:: GIVEN TEXT

Analyzing GitHub with the search API
The Net::GitHub module provides a perly interface to GitHub’s feature-rich API. You can do everything with it, from creating new repos to managing issues and initiating pull requests. Today I’m going to focus on search.
Setup
Grab yourself a copy of Net::GitHub (make sure it’s version 0.68 or higher). The CPAN Testers results show that it builds on all major platforms, including Windows. You can install it via from CPAN at the command line:
$ cpan Net::GitHub
First steps
First we need to create a search object. You can search GitHub anonymously up to 5 times per minute or if you authenticate, 20 times per minute. The module documentation shows examples of how to authenticate, so we’ll proceed here unauthenticated.
use Net::GitHub::V3;
# unauthenticated
my $gh = Net::GitHub::V3->new;
my $search = $gh->search;
my %data = $search->repositories({ q => 'docker'});
The code above creates a $search
object, and initiates a repo search for docker. The %data
hash contains the search results. Let’s have a look at them:
{'incomplete_results' => bless( do{\(my $o = 0)}, 'JSON::XS::Boolean' ),
'total_count' => 12830,
'items' => [ {
'open_issues_count' => 771,
'url' => 'https://api.github.com/repos/docker/docker',
'has_downloads' => bless( do{\(my $o = 1)}, 'JSON::XS::Boolean' ),
'tags_url' => 'https://api.github.com/repos/docker/docker/tags',
'forks_count' => 2794,
'has_issues' => $VAR1->{'items'}[0]{'has_downloads'},
'clone_url' => 'https://github.com/docker/docker.git',
'name' => 'docker',
'private' => $VAR1->{'incomplete_results'},
'watchers_count' => 14846,
'pushed_at' => '2014-09-05T00:32:46Z',
'description' => 'Docker - the open-source application container engine',
'updated_at' => '2014-09-04T21:59:25Z',
'html_url' => 'https://github.com/docker/docker',
'stargazers_count' => 14846,
'size' => 135198,
'watchers' => 14846,
'created_at' => '2013-01-18T18:10:
'open_issues' => 771,
'language' => 'Go',
'git_url' => 'git://github.com/docker/docker.
'full_name' => 'docker/docker',
'homepage' => 'http://www.docker.com',
'forks' => 2794,
'score' => '89.950935',
...
},
]
};
I’ve truncated the results for the sake of brevity, to show the top level key values and one simplified repo:
incomplete_results
is a key value pair that returns a boolean true if the are more search results than those returned by the searchtotal_count
shows the total number of repos returned by the searchitems
is the interesting one - it’s an arrayref of repo hashes
Getting more results
Let’s update the code to pull more results. GitHub permits up to 100 results per API call and a 1,000 results per search.
use Net::GitHub::V3;
my $gh = Net::GitHub::V3->new;
my $search = $gh->search;
my @data = @{ $search->repositories({ q => 'docker',
per_page => 100 })->{items} };
while ($search->has_next_page) {
sleep 12; # 5 queries max per minute
push @data, @{ $search->next_page->{items} };
}
The code above executes the same search as before, except now I’m passing the per_page
parameter to get 100 results per call. I also extract the items
arrayref directly into the @data
array. The while loop will continue to call the search API until no further results are returned or we hit the 1,000 result limit.

::::

> _EXERCISE DESCRIPTION_:
Please recast the paragraph in the GitHub search article that begins "The Net::GitHub module provides" as a short bulleted list, keeping its main facts.

:: THE DATA

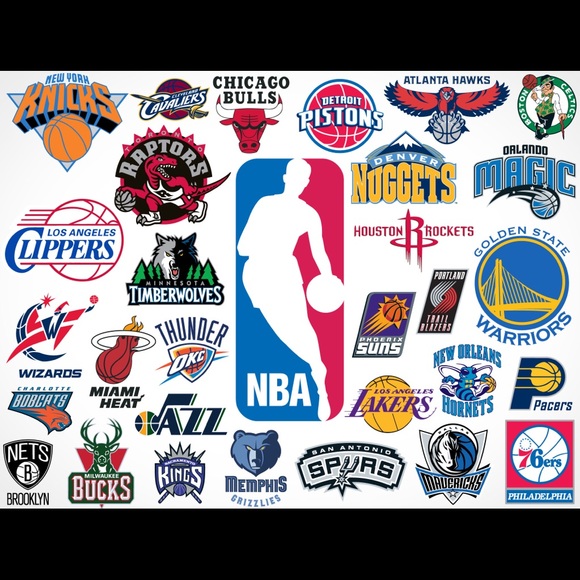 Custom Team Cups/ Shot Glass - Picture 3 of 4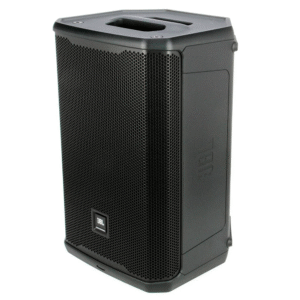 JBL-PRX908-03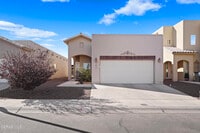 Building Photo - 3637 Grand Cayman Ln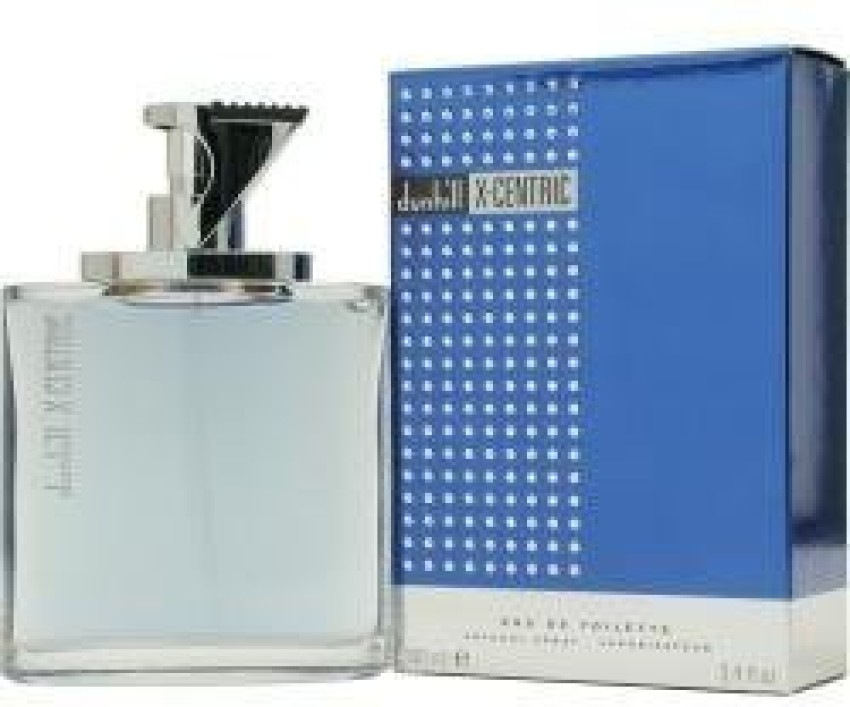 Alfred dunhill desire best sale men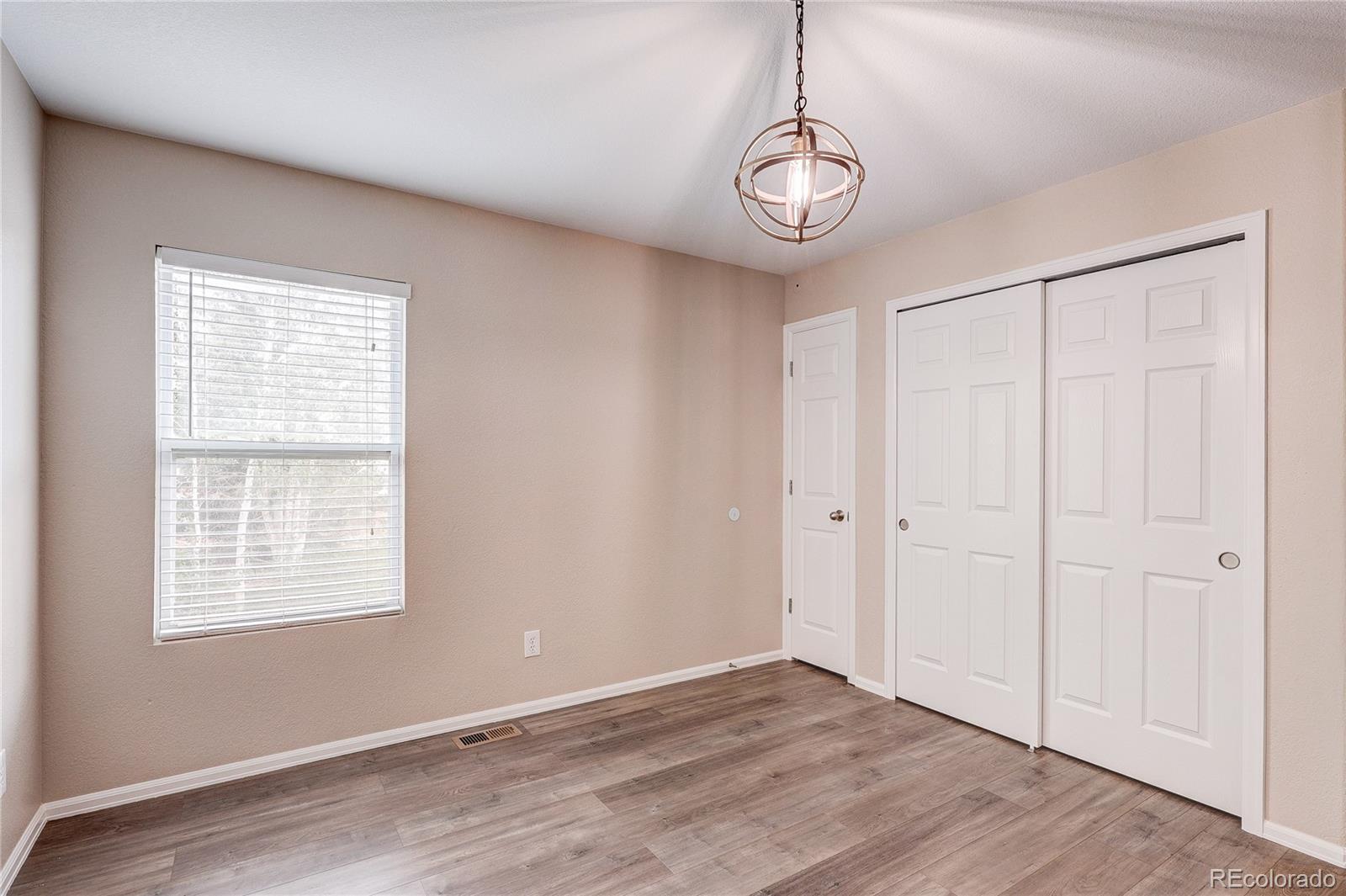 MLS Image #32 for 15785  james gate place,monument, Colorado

::::
:: THE DATA

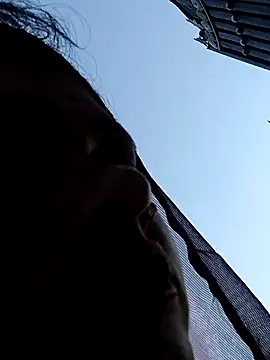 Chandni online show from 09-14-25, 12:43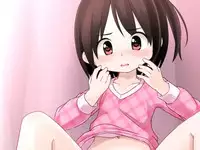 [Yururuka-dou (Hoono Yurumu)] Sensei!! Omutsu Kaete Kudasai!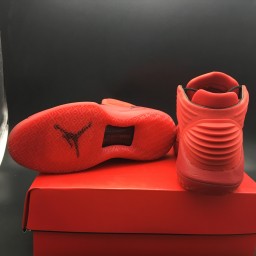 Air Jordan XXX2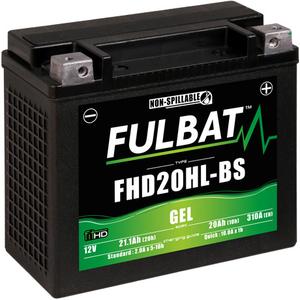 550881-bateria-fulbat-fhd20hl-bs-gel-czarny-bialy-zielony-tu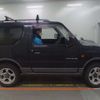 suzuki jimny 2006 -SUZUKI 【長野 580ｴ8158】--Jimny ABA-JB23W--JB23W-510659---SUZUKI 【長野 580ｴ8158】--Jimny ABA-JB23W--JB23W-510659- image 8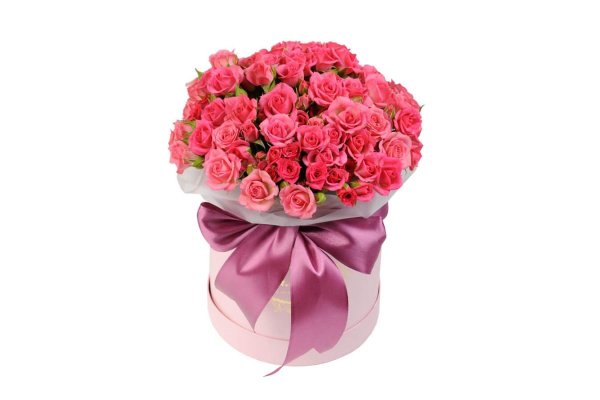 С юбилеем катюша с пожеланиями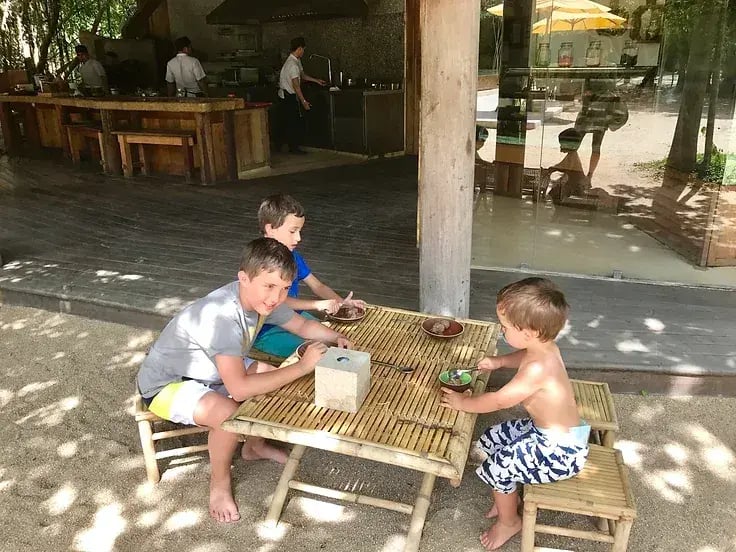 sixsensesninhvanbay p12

::::

> _ANSWER SECTION_:
- Net::GitHub offers a Perl interface to GitHub's feature-rich API.
- It handles everything from creating new repos to managing issues and initiating pull requests.
- Search is the focus of this piece.